What you need to do
Could you return, unchanged, every line from the one containing "How far is point 473,281" through the end of the records, with both ends included?

— START OF Exercise inputs —

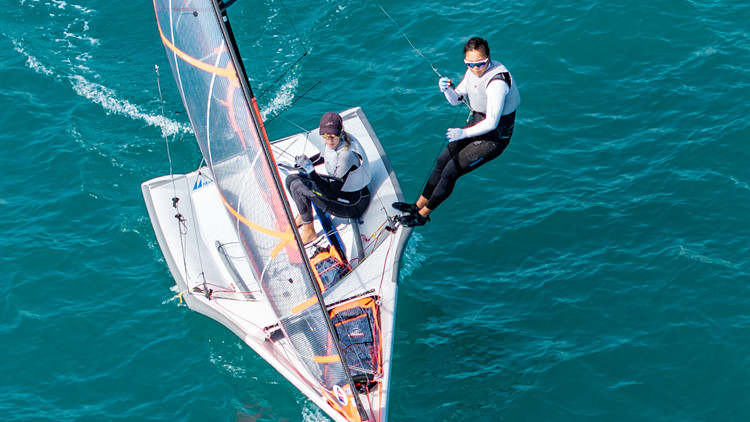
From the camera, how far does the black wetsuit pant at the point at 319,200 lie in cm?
1120

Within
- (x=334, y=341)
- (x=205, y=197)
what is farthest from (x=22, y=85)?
(x=334, y=341)

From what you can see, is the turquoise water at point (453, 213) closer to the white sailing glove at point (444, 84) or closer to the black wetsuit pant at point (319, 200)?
the black wetsuit pant at point (319, 200)

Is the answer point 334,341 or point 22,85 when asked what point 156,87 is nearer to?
point 22,85

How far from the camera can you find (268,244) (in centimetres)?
916

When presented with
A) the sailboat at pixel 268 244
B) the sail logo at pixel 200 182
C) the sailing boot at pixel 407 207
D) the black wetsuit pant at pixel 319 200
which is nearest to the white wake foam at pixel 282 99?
the sailboat at pixel 268 244

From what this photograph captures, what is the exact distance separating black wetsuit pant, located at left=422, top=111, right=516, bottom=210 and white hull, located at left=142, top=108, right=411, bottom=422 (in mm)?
980

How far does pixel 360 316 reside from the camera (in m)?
10.6

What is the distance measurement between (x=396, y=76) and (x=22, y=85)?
8443 millimetres

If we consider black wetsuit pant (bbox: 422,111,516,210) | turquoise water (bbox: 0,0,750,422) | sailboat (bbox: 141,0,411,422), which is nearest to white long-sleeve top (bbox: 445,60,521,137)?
black wetsuit pant (bbox: 422,111,516,210)

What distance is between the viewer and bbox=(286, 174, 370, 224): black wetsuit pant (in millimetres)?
11195

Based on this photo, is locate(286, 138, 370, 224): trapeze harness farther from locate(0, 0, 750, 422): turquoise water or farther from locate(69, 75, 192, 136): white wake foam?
locate(69, 75, 192, 136): white wake foam

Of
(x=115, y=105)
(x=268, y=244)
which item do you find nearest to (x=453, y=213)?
(x=268, y=244)

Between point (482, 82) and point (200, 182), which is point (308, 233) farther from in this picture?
point (482, 82)

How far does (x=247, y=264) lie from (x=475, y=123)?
4.60 meters
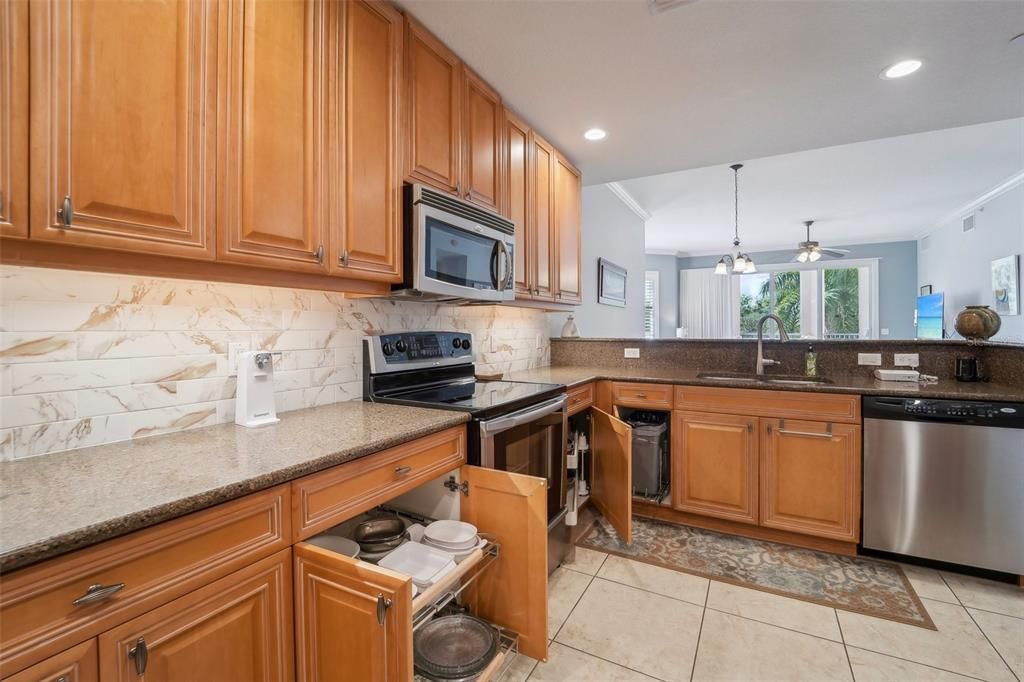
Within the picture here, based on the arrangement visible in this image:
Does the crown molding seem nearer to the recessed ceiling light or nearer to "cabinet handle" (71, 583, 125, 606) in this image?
the recessed ceiling light

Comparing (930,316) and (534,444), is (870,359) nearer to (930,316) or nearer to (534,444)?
(534,444)

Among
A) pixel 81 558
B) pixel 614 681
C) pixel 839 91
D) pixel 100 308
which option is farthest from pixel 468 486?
pixel 839 91

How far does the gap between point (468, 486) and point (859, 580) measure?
1.99 meters

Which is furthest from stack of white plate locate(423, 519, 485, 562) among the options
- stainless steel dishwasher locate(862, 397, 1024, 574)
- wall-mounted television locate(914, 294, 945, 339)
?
wall-mounted television locate(914, 294, 945, 339)

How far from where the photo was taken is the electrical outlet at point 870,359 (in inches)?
108

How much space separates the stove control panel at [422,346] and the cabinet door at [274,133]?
0.60 metres

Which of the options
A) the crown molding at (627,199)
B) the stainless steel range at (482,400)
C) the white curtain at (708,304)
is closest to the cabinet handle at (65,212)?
the stainless steel range at (482,400)

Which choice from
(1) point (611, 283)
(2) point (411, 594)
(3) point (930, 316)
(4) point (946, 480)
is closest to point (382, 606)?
(2) point (411, 594)

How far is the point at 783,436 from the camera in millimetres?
2453

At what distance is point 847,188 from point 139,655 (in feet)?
20.0

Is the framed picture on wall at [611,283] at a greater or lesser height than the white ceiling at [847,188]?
lesser

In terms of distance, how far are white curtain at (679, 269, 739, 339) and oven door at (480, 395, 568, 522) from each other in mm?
6659

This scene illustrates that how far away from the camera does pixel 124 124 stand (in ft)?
3.26

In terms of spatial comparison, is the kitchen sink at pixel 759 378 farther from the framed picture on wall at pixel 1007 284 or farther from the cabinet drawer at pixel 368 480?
the framed picture on wall at pixel 1007 284
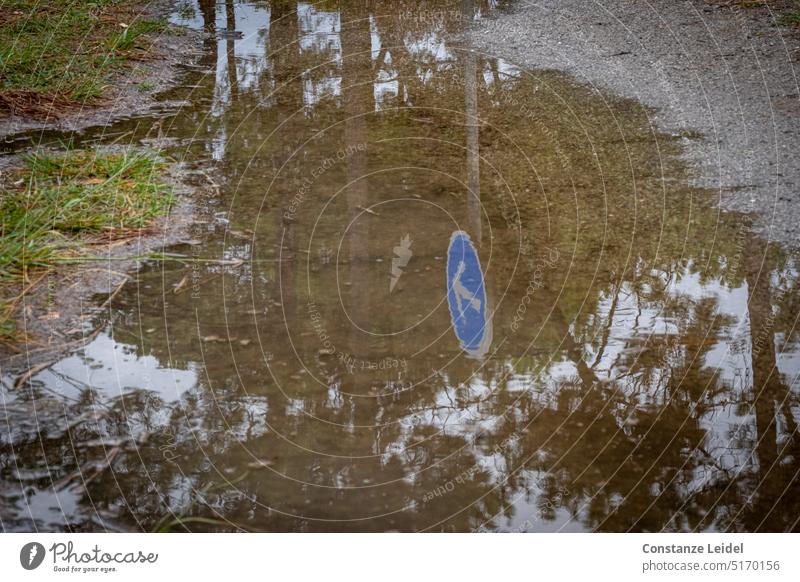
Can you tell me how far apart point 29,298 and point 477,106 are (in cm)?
357

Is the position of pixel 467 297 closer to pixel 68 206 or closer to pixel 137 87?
pixel 68 206

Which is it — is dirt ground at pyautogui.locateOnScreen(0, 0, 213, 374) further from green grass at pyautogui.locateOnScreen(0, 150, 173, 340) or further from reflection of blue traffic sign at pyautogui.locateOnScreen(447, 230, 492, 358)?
reflection of blue traffic sign at pyautogui.locateOnScreen(447, 230, 492, 358)

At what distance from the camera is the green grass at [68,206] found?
3.83 metres

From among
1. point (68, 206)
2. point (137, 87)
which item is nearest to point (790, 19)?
point (137, 87)

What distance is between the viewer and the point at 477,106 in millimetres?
6055

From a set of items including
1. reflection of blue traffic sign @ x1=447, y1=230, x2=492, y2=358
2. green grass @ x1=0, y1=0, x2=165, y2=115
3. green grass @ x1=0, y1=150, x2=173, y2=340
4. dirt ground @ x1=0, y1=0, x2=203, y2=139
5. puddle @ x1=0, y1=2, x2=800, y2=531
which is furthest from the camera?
green grass @ x1=0, y1=0, x2=165, y2=115

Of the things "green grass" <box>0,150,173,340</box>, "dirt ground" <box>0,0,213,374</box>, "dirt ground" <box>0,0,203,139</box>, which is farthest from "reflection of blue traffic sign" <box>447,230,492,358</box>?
"dirt ground" <box>0,0,203,139</box>

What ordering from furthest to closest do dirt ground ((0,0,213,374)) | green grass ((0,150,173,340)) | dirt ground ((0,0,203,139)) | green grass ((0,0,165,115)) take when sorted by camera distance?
green grass ((0,0,165,115)) → dirt ground ((0,0,203,139)) → green grass ((0,150,173,340)) → dirt ground ((0,0,213,374))

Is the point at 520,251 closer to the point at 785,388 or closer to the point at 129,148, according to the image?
the point at 785,388

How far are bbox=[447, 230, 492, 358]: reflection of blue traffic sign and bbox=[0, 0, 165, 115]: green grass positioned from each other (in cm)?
360

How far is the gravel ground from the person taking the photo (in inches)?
185

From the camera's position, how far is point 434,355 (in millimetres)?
3348

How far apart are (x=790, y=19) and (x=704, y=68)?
143cm

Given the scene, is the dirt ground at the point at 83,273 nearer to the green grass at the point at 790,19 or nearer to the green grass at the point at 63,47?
the green grass at the point at 63,47
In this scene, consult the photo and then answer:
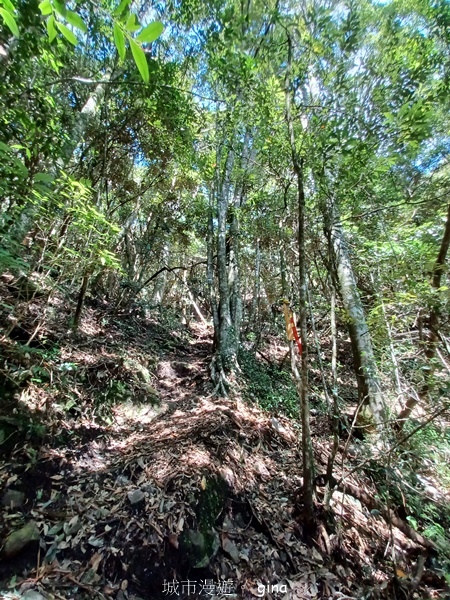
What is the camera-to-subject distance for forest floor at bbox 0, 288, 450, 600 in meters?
2.14

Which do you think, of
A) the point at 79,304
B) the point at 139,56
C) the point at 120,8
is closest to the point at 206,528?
the point at 139,56

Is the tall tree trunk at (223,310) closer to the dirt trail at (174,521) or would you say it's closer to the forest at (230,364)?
the forest at (230,364)

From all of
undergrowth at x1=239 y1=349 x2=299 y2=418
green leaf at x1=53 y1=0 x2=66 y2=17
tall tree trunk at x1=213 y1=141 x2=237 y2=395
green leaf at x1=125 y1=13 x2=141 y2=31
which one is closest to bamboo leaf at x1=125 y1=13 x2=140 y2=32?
green leaf at x1=125 y1=13 x2=141 y2=31

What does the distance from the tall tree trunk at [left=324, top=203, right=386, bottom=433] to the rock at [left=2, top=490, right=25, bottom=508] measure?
406 centimetres

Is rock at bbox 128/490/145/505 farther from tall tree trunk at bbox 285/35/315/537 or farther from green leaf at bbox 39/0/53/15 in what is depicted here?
green leaf at bbox 39/0/53/15

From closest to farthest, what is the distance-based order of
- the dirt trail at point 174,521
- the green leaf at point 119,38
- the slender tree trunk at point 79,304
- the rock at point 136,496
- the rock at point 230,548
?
the green leaf at point 119,38
the dirt trail at point 174,521
the rock at point 230,548
the rock at point 136,496
the slender tree trunk at point 79,304

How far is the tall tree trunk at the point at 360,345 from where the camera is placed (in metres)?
4.10

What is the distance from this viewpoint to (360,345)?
177 inches

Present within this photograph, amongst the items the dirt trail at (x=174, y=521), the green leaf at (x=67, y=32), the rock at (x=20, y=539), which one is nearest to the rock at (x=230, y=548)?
the dirt trail at (x=174, y=521)

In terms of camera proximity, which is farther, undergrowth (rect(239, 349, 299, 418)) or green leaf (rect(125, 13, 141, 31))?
undergrowth (rect(239, 349, 299, 418))

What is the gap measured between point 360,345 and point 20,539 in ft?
15.2

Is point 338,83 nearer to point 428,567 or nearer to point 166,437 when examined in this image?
point 166,437

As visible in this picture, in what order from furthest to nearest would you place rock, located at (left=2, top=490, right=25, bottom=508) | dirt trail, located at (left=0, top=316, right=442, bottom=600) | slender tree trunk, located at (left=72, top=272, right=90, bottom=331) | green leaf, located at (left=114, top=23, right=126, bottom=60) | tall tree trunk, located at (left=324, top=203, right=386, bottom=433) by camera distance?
slender tree trunk, located at (left=72, top=272, right=90, bottom=331)
tall tree trunk, located at (left=324, top=203, right=386, bottom=433)
rock, located at (left=2, top=490, right=25, bottom=508)
dirt trail, located at (left=0, top=316, right=442, bottom=600)
green leaf, located at (left=114, top=23, right=126, bottom=60)

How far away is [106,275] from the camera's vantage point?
727 cm
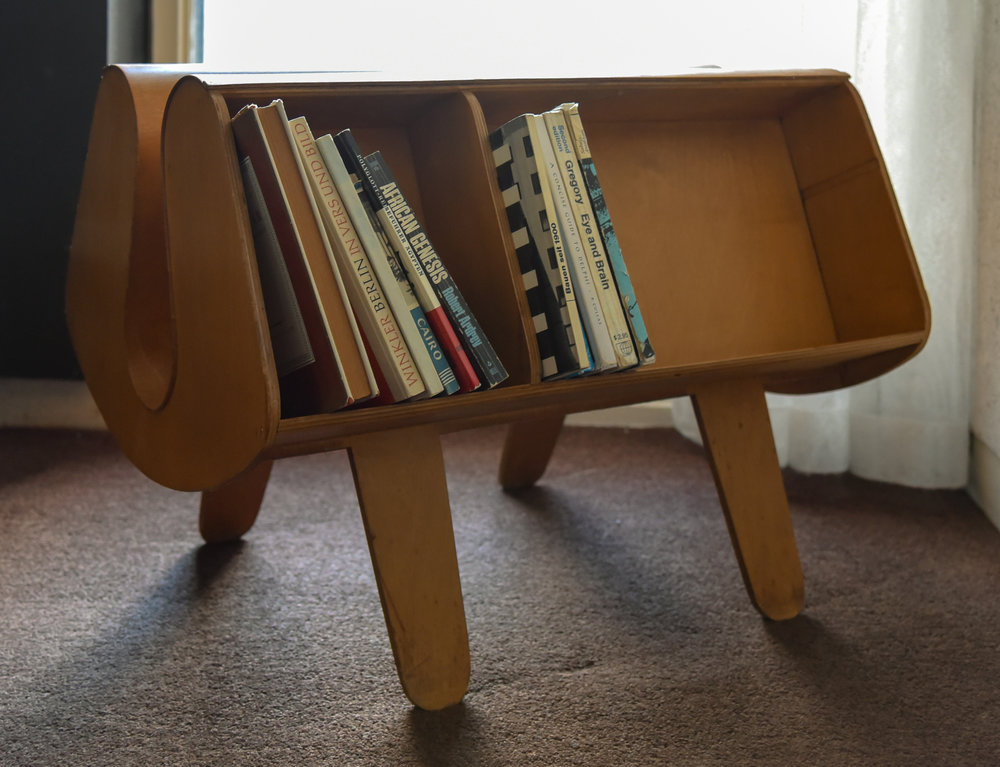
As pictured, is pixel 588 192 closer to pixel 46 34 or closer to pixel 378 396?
pixel 378 396

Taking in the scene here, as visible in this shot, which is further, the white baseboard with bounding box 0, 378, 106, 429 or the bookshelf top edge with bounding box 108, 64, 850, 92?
the white baseboard with bounding box 0, 378, 106, 429

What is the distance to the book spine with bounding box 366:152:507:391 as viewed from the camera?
856 millimetres

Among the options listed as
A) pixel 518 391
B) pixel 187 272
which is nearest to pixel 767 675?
pixel 518 391

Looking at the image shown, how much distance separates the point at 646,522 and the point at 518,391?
66 cm

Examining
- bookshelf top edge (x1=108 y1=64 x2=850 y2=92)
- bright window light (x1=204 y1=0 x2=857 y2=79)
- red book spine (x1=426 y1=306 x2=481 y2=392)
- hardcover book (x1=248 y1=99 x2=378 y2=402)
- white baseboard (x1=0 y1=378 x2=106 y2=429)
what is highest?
bright window light (x1=204 y1=0 x2=857 y2=79)

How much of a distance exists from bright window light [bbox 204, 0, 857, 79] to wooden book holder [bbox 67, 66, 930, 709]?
49cm

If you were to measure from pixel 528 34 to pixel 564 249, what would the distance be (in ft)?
3.45

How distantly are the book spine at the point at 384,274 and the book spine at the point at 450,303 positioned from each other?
3 centimetres

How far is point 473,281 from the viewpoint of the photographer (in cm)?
94

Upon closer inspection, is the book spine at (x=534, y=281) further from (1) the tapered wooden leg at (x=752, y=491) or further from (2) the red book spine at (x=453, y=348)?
(1) the tapered wooden leg at (x=752, y=491)

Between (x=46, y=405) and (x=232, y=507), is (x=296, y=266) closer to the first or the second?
(x=232, y=507)

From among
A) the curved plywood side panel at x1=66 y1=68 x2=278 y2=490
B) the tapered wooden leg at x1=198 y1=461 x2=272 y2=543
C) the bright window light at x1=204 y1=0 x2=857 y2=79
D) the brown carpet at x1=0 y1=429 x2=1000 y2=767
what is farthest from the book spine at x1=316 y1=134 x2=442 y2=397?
the bright window light at x1=204 y1=0 x2=857 y2=79

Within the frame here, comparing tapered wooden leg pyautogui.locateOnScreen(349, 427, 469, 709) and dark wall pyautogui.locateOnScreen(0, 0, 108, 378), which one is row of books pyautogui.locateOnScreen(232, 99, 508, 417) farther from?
dark wall pyautogui.locateOnScreen(0, 0, 108, 378)

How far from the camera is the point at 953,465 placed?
5.05 ft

— END OF Exercise inputs —

Complete output
How far is point 473,281 from the viewpoint of the photographer (in cm)?
94

Upon closer inspection, is the book spine at (x=534, y=281) further from (1) the tapered wooden leg at (x=752, y=491) or further from (2) the red book spine at (x=453, y=348)?
(1) the tapered wooden leg at (x=752, y=491)

Between (x=46, y=405) and (x=232, y=507), is (x=296, y=266) closer to the first or the second?
(x=232, y=507)

From among
A) the curved plywood side panel at x1=66 y1=68 x2=278 y2=490
B) the tapered wooden leg at x1=198 y1=461 x2=272 y2=543
C) the bright window light at x1=204 y1=0 x2=857 y2=79
D) the brown carpet at x1=0 y1=429 x2=1000 y2=767
what is farthest from the book spine at x1=316 y1=134 x2=442 y2=397?
the bright window light at x1=204 y1=0 x2=857 y2=79

Within the frame here, comparing tapered wooden leg pyautogui.locateOnScreen(349, 427, 469, 709) and dark wall pyautogui.locateOnScreen(0, 0, 108, 378), which one is row of books pyautogui.locateOnScreen(232, 99, 508, 417) farther from?
dark wall pyautogui.locateOnScreen(0, 0, 108, 378)

How far from the camera is the point at 953,465 placed?
5.05 ft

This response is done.